El segmento de los fondos de inversión se presenta, en la actualidad, como una alternativa a la inversión en planes de pensiones por varios motivos: su mayor liquidez, especialización y flexibilidad.

La fiscalidad de los fondos de inversión no permite deducirse las aportaciones realizadas anualmente en la base imponible del contribuyente. Sin embargo, los fondos también permiten planificar el ahorro con vistas a largo plazo ya que, si el inversor no lo necesita, puede mantener su dinero mediante el traspaso de un fondo a otro, a su antojo, sin coste fiscal. La normativa actual acepta cambiar el capital de gestora y fondo de inversión sin tener que pagar a Hacienda. Solo se tributa cuando el inversor decide rescatar efectivamente su dinero.

La especialización es otra de las características de este segmento que no deja de crecer. En España, a cierre de marzo de este año, hay 204.000 millones de euros invertidos en fondos de inversión y más de seis millones de partícipes, según datos de Inverco (Asociación de Instituciones de Inversión Colectiva y Fondos de Pensiones). Cada vez son más las gestoras que cuentan con expertos diversificados por todo el mundo, con lo que tienen un conocimiento más exhaustivo de lo que acontece en mercados lejanos, pero con mucho potencial. Esto puede ayudar a obtener elevadas rentabilidades.

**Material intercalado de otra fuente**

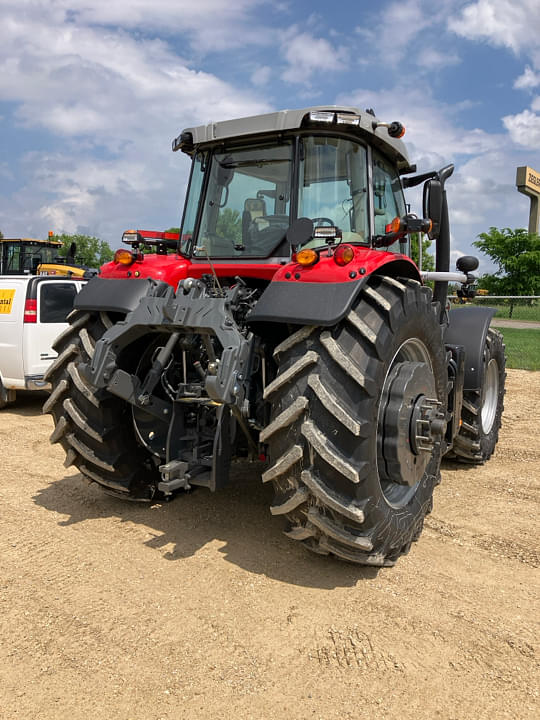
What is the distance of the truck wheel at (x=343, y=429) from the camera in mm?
2803

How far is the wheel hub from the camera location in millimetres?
3188

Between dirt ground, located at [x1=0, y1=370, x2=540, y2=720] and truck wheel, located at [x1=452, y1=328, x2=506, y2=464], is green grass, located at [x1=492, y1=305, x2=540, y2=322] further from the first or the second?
dirt ground, located at [x1=0, y1=370, x2=540, y2=720]

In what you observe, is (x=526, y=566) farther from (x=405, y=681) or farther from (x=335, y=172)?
(x=335, y=172)

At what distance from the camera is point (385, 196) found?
13.8ft

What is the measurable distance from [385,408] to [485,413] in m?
3.07

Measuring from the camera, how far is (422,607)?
2900mm

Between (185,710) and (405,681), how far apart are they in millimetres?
870

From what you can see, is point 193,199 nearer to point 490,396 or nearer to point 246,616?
point 246,616

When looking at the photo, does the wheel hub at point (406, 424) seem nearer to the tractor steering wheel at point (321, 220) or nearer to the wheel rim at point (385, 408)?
the wheel rim at point (385, 408)

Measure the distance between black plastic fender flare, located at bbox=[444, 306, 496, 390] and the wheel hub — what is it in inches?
69.5

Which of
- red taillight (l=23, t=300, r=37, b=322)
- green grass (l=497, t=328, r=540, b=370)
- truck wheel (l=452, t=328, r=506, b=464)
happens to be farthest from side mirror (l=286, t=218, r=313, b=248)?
green grass (l=497, t=328, r=540, b=370)

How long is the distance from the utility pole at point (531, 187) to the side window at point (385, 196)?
99.5 feet

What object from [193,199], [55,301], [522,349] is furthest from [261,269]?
[522,349]

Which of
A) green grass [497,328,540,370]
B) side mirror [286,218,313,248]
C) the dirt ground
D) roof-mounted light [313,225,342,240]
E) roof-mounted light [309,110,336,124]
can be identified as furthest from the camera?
green grass [497,328,540,370]
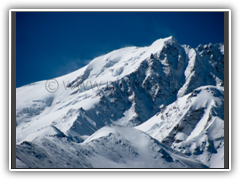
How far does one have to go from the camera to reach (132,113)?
447 feet

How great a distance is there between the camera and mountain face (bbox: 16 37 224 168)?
46.0 metres

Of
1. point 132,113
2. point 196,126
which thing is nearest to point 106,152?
point 196,126

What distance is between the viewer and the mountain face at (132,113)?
151 feet

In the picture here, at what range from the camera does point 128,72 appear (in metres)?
160

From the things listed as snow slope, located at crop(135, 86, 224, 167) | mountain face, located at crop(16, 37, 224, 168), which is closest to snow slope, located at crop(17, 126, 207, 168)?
mountain face, located at crop(16, 37, 224, 168)

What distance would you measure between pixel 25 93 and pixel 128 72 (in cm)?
6522

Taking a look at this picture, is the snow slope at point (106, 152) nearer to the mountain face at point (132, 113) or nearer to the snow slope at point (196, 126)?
the mountain face at point (132, 113)

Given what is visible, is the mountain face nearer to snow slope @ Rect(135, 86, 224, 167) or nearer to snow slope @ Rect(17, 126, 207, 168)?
snow slope @ Rect(17, 126, 207, 168)

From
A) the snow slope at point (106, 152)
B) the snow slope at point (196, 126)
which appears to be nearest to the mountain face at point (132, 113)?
the snow slope at point (106, 152)

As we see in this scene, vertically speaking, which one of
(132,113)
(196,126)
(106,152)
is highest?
(132,113)

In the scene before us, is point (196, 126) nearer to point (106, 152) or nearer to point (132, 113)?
point (132, 113)

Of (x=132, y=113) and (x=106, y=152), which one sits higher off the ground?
(x=132, y=113)
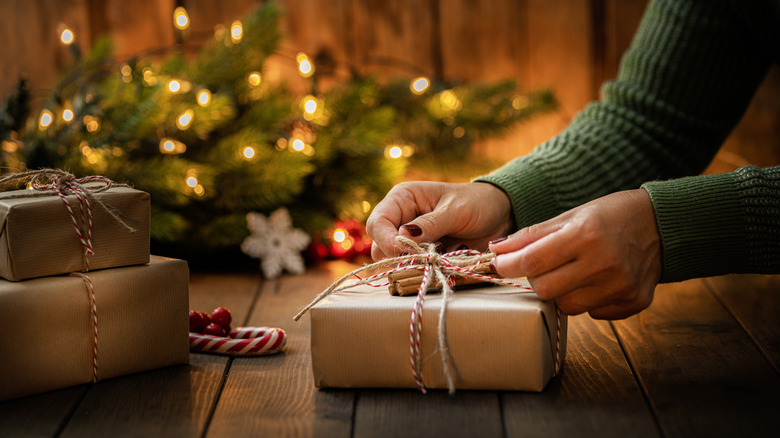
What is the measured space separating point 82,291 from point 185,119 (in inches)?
34.0

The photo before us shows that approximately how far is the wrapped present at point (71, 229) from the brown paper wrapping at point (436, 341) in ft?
0.89

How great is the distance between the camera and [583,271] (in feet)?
3.00

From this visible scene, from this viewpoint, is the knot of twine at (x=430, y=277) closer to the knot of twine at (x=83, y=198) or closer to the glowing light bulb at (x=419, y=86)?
the knot of twine at (x=83, y=198)

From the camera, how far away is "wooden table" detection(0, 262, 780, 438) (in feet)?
2.73

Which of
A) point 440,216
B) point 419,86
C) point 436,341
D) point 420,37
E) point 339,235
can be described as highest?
point 420,37

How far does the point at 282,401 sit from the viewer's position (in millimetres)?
923

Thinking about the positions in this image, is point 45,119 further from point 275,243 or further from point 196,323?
point 196,323

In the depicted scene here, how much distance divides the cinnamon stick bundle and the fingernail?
0.07 metres

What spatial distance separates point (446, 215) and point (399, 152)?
91 cm

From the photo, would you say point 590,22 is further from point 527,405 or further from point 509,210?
point 527,405

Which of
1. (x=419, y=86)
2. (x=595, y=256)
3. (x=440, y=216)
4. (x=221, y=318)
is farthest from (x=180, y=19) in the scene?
(x=595, y=256)

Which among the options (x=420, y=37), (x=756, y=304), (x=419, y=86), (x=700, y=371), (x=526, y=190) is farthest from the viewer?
(x=420, y=37)

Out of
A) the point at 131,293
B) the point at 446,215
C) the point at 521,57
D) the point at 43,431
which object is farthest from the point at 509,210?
the point at 521,57

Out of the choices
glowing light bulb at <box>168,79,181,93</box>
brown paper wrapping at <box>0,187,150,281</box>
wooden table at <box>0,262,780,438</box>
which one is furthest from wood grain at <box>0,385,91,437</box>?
glowing light bulb at <box>168,79,181,93</box>
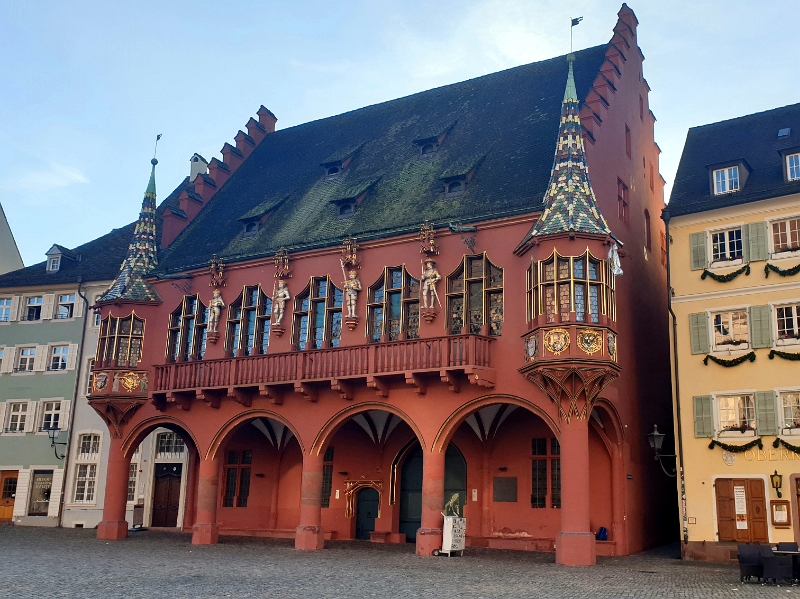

No obstante, no hay que olvidar que rentabilidad y riesgo son dos conceptos que van de la mano. El mundo de los fondos de inversión permite acceder a jugosos rendimientos, pero a cambio de asumir fuertes riesgos. Únicamente los fondos garantizados protegen el capital invertido, siempre que el inversor se mantenga en el producto hasta su vencimiento. El resto no garantiza ni la recuperación del capital ni una rentabilidad adicional.

En estos momentos, los fondos más aconsejables para un inversor de perfil de riesgo bajo son:

  • los monetarios dinámicos.
  • los fondos de renta fija flexible a corto plazo.
  • los fondos de deuda corporativa o de deuda pública de alta calidad.

Es posible que las ganancias no sean muy altas, pero la capacidad de este tipo de fondos para preservar el capital sí lo es.